:: EXCERPT TO READ ::
_____

So okay, big claim - "Tasks are not the wrong abstraction". Tasks are a staple in async Rust (and I should know), and task spawning has been around pretty much since the beginning. However, two relatively recent developments have made me start to question whether tasks themselves actually carry their weight, both for single-threaded concurrent workloads and parallel multi-threaded workloads:

Both Bytedance's (TikTok's) monoio crate and the glommio crate use a thread-per-core architecture and appear to scale significantly better than Tokio's work-stealing architecture on networking benchmarks. This raises questions about tasks as primitives for parallel async execution. (edit: I mean "questions" literally here - these are interesting claims which we should research more closely. We get into that more later on in this post).
Single-threaded executors introduce 'static lifetimes, often do not correctly propagate errors and cancellation, and in recent testing have shown to perform up to 2-3x worse than their structured counterparts. We have alternative APIs available for concurrency which do not have these issues. This raises questions about tasks as primitives for concurrent async execution.

In this post I want to discuss task spawning for just concurrent but also parallel execution. I want to show some of the issues both of these approaches run into, show how we can do better, and talk about what we need more data on. Finally I want to speculate a little about where we could go with async parallelism and concurrency in Rust. But to save everyone some reading, here's some code roughly summarizing the first half of this post ¹:

Note that the third example here says: "structured". What I actually mean is: as structured as is possible when working within the current limitations of the language. But this API would be entirely structured if we didn't have those limitations.

// concurrent execution of two futures today (structured)
let a = async { 1 };              // ← does nothing until .awaited
let b = async { 2 };              // ← does nothing until .awaited
let (a, b) = (a, b).join().await; // ← concurrent `.await`

// parallel execution of two futures today (unstructured)

_____

:: GIVEN INFORMATION ::
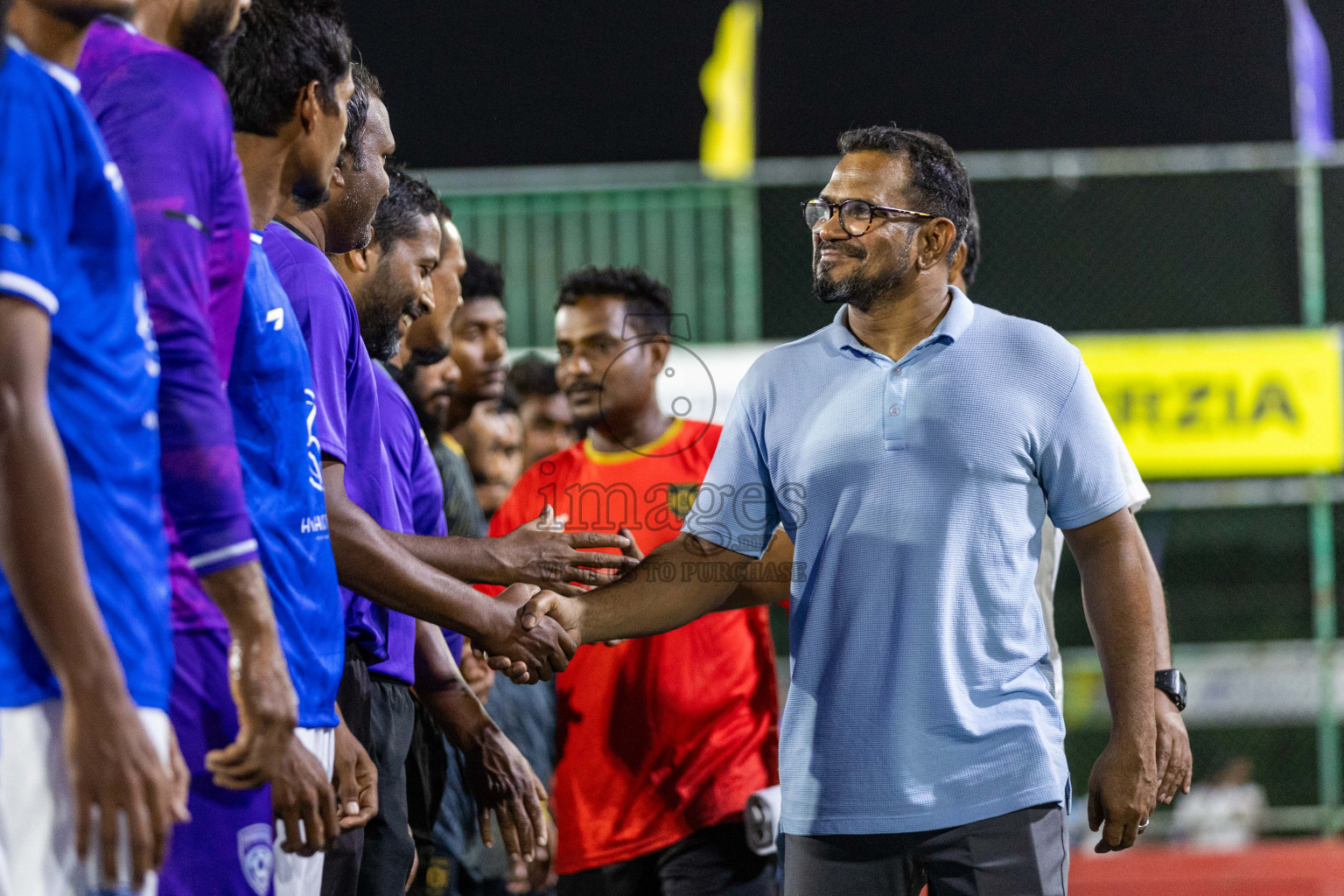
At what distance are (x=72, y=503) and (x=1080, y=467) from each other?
6.63 feet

_____

:: WORK INSTRUCTIONS ::
Reproduce the full excerpt about tasks in async Rust, word for word. This material comes from a different source than the text.

:: ANSWER TO THE TASK ::
So okay, big claim - "Tasks are not the wrong abstraction". Tasks are a staple in async Rust (and I should know), and task spawning has been around pretty much since the beginning. However, two relatively recent developments have made me start to question whether tasks themselves actually carry their weight, both for single-threaded concurrent workloads and parallel multi-threaded workloads:

Both Bytedance's (TikTok's) monoio crate and the glommio crate use a thread-per-core architecture and appear to scale significantly better than Tokio's work-stealing architecture on networking benchmarks. This raises questions about tasks as primitives for parallel async execution. (edit: I mean "questions" literally here - these are interesting claims which we should research more closely. We get into that more later on in this post).
Single-threaded executors introduce 'static lifetimes, often do not correctly propagate errors and cancellation, and in recent testing have shown to perform up to 2-3x worse than their structured counterparts. We have alternative APIs available for concurrency which do not have these issues. This raises questions about tasks as primitives for concurrent async execution.

In this post I want to discuss task spawning for just concurrent but also parallel execution. I want to show some of the issues both of these approaches run into, show how we can do better, and talk about what we need more data on. Finally I want to speculate a little about where we could go with async parallelism and concurrency in Rust. But to save everyone some reading, here's some code roughly summarizing the first half of this post ¹:

Note that the third example here says: "structured". What I actually mean is: as structured as is possible when working within the current limitations of the language. But this API would be entirely structured if we didn't have those limitations.

// concurrent execution of two futures today (structured)
let a = async { 1 };              // ← does nothing until .awaited
let b = async { 2 };              // ← does nothing until .awaited
let (a, b) = (a, b).join().await; // ← concurrent `.await`

// parallel execution of two futures today (unstructured)